Trainee sanctioned for trying to mislead third party

SRA: Agreements mean no tribunal referrals

A trainee solicitor who amended a document in order to mislead a third party has been rebuked and banned from working in the profession without the permission of the Solicitors Regulation Authority (SRA).

Accepting a so-called section 43 order from the regulator, Thomas David Barnes said he has learnt from the experience and would not repeat it.

Mr Barnes, a trainee at MJP Conveyancing in Norwich, works in the exchange and completions team.

According to a regulatory settlement agreement – which means he will not face a disciplinary tribunal – the firm was instructed to act in the purchase of a leasehold property.

As part of the post-completion formalities, Mr Barnes had to serve a notice of assignment – once signed by the managing agent – on the landlord, informing it of the change in ownership.

Mr Barnes did this, but the landlord then told him that the notice contained the wrong name for the new owner.

Instead of redrafting the notice, having it signed and then re-serving it, Mr Barnes amended the owner’s name on the receipted copy of the original notice and served it directly on the landlord.

The agreement recorded: “The landlord noticed the discrepancy in the dates on the notice and queried it with Mr Barnes and the firm. When the firm asked Mr Barnes about it, he denied having amended the original notice and claimed that it had been backdated by the managing agent.

“The firm investigated the matter further and Mr Barnes later accepted that he had amended the notice.

“The firm issued Mr Barnes with a formal and final written warning. A new notice was drafted, signed by the managing agents and then served on the landlord. No detriment was caused to either party to the transaction.”

Mr Barnes admitted that his conduct lacked integrity and was dishonest.

The SRA said the section 43 order was appropriate because this made it “undesirable for him to be involved in a legal practice”, while the rebuke reflected that “the conduct was deliberate and had the potential to mislead others”.

The agreement added: “The agreed outcome is a proportionate outcome in the public interest because a rebuke marks the seriousness of Mr Barnes’s conduct but recognises that there was no lasting significant harm to consumers or third parties.”

Meanwhile, in another agreement at the other end of the career spectrum, a retired solicitor has agreed to remove his name from the roll, not seek to be readmitted in the future or ever work for a law firm again over a host of breaches while running Bristol law firm David Lees & Co.

Christopher Parker, who qualified in 1973 and is 75, sold the firm last year. But shortly before then, the SRA began an investigation into the firm following a qualified accountant’s reports.

This established that the firm had had a cash shortage of £131,847 in its client account for over 18 months that was caused by Mr Parker making an overpayment to a client whilst conducting a property transaction.

The client failed to return the money but Mr Parker only replaced the money once the SRA investigation began.

The regulator also found that Mr Parker had failed to carry out regular reconciliations of his client account between 2014 and 2018 – he was required to do so every five weeks but had only carried out eight over the period, and they were not compliant with the rules anyway. Mr Parker’s books of accounts were also found to be inaccurate.

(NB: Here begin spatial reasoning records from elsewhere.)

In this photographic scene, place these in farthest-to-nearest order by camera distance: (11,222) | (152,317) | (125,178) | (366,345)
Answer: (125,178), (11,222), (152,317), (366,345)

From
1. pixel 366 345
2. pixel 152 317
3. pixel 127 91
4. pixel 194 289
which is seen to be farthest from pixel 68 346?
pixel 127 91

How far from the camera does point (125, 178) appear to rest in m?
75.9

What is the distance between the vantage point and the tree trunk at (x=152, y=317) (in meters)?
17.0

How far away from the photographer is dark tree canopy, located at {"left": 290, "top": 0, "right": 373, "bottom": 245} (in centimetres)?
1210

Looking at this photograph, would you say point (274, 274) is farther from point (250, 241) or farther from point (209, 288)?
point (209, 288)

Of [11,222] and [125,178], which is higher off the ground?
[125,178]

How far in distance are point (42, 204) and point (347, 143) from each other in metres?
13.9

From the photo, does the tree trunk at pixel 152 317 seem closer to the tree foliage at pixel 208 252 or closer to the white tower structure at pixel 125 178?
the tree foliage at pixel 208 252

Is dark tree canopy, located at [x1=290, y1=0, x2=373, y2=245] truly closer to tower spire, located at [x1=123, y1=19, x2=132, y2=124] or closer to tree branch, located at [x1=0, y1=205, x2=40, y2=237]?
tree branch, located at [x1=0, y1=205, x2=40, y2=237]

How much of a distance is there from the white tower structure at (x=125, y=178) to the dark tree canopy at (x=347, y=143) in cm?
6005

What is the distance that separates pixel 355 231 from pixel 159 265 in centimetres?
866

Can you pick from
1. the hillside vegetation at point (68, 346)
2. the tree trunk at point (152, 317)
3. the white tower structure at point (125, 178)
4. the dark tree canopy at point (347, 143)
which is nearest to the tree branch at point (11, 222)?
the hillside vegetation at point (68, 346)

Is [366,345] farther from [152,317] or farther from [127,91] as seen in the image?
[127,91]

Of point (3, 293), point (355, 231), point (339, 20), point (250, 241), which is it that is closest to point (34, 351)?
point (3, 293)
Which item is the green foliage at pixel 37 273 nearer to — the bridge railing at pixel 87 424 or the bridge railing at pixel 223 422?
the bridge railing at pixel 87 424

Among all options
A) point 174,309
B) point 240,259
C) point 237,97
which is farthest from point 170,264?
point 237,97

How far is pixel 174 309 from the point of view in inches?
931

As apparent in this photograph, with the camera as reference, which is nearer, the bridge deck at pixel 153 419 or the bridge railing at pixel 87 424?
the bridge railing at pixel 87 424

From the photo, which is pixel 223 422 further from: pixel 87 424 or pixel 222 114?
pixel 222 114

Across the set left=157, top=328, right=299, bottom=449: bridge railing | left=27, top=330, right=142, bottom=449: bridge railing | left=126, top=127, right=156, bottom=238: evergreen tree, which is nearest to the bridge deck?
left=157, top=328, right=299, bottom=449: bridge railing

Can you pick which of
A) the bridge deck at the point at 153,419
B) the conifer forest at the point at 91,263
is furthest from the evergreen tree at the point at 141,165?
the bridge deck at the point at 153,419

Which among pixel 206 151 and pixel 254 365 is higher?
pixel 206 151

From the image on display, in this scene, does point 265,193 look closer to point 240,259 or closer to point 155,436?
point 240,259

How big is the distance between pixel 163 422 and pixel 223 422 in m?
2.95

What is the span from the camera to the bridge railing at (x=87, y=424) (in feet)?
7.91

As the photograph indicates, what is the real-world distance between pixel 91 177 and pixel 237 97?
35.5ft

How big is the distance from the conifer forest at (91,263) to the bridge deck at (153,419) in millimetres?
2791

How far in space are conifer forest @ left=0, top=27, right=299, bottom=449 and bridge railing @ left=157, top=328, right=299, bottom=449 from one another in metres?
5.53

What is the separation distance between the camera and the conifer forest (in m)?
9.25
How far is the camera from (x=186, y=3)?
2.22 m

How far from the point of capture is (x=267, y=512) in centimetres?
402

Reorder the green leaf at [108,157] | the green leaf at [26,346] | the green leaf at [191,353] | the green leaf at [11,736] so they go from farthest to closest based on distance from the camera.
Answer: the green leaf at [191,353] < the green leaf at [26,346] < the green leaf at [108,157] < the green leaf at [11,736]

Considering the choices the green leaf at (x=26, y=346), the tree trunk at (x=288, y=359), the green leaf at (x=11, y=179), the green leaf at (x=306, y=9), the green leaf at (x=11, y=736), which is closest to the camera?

Further failures were delays in completing the administration of two probate estates. In one, he delayed in the payment of residual legacies to beneficiaries for eight years, while in the other, he failed to make any enquiries to locate beneficiaries for over four years.

Mr Parker also provided inaccurate information in his 2017 professional indemnity proposal form.

In mitigation, Mr Parker said he tried on a number of occasions to retrieve the overpayment but was unsuccessful, while “the pressure of work and other matters intruded and prevented him from dealing with the client account shortage swiftly and effectively”.

He similarly struggled with maintaining the accounts, but accountants he instructed to carry out full reconciliations had not found any serious issues.

He accepted that he did not fill out the insurance form correctly, which he said was “caused by a failure to understand the questions being asked of him because of the terminology in the form”, and said he had made good his failures in the probate estates.

“He has transferred his business to another firm of solicitors, has retired and has no intention of returning to practise as a solicitor,” the agreement noted.

“The SRA considers that the undertakings given in this agreement constitute a proportionate outcome to these proceedings in light of Mr Parker’s admissions and mitigation.”